[TASK PROMPT]
With pictures left out, retype the lines from the start of the records through the one that contains "黄哥牛号代预约交通大学附属第".

[Short descriptive text snippets]
● ● ●

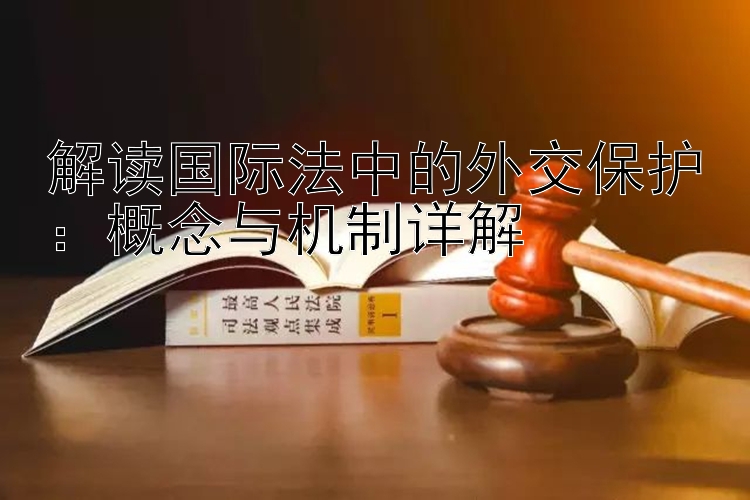 解读国际法中的外交保护：概念与机制详解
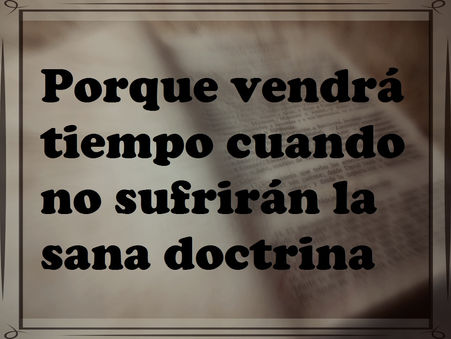Porque vendrá tiempo cuando no sufrirán la Sana Doctrina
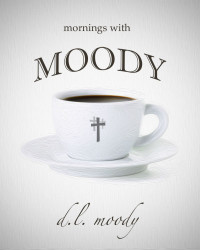 Moody, Dwight L — Mornings With Moody - 365 Days of Devotion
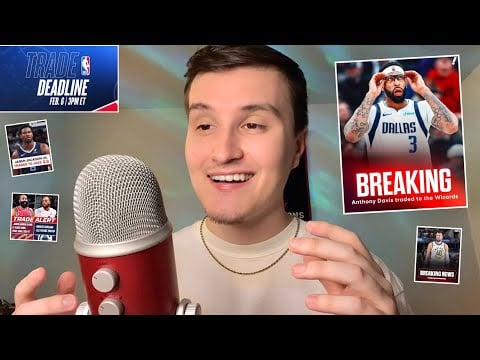 ASMR | 2026 NBA Trade Deadline Recap 🏀 (whisper ramble)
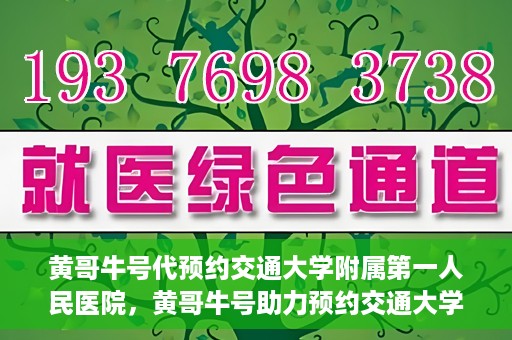 黄哥牛号代预约交通大学附属第一人民医院，黄哥牛号助力预约交通大学附属第一人民医院服务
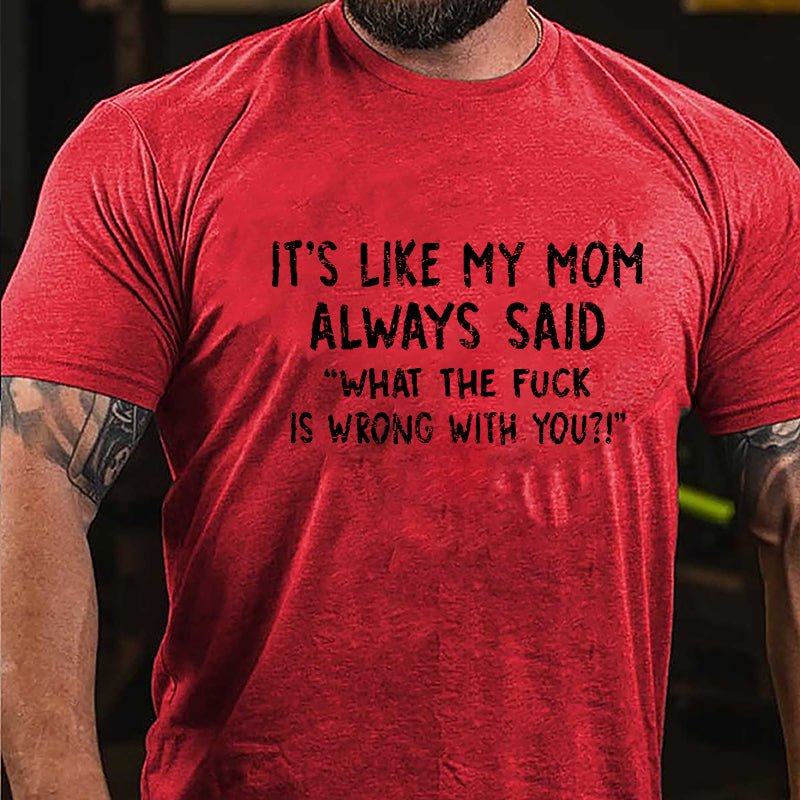 It's Like My Mom Always Said What The Fuck Is Wrong With You Casual Letters Print Cotton T-Shirt (Free Customization)-Maturelion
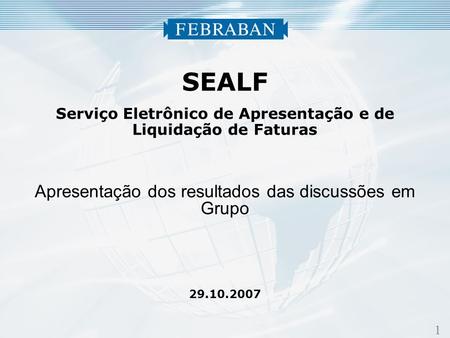 1 SEALF Serviço Eletrônico de Apresentação e de Liquidação de Faturas Apresentação dos resultados das discussões em Grupo 29.10.2007.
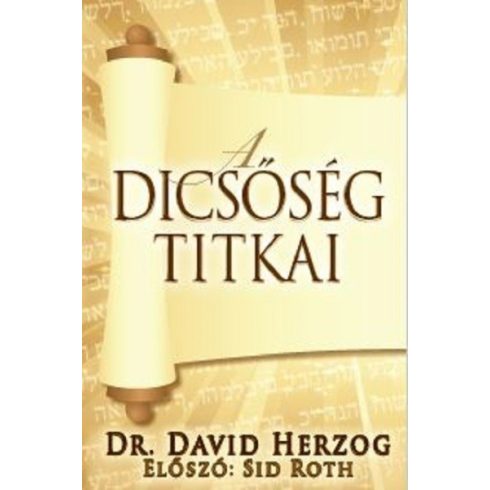 Dr. David Herzog: A dicsőség titkai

● ● ●

[REPLY]
 解读国际法中的外交保护：概念与机制详解
Porque vendrá tiempo cuando no sufrirán la Sana Doctrina
 Moody, Dwight L — Mornings With Moody - 365 Days of Devotion
 ASMR | 2026 NBA Trade Deadline Recap 🏀 (whisper ramble)
 黄哥牛号代预约交通大学附属第一人民医院，黄哥牛号助力预约交通大学附属第一人民医院服务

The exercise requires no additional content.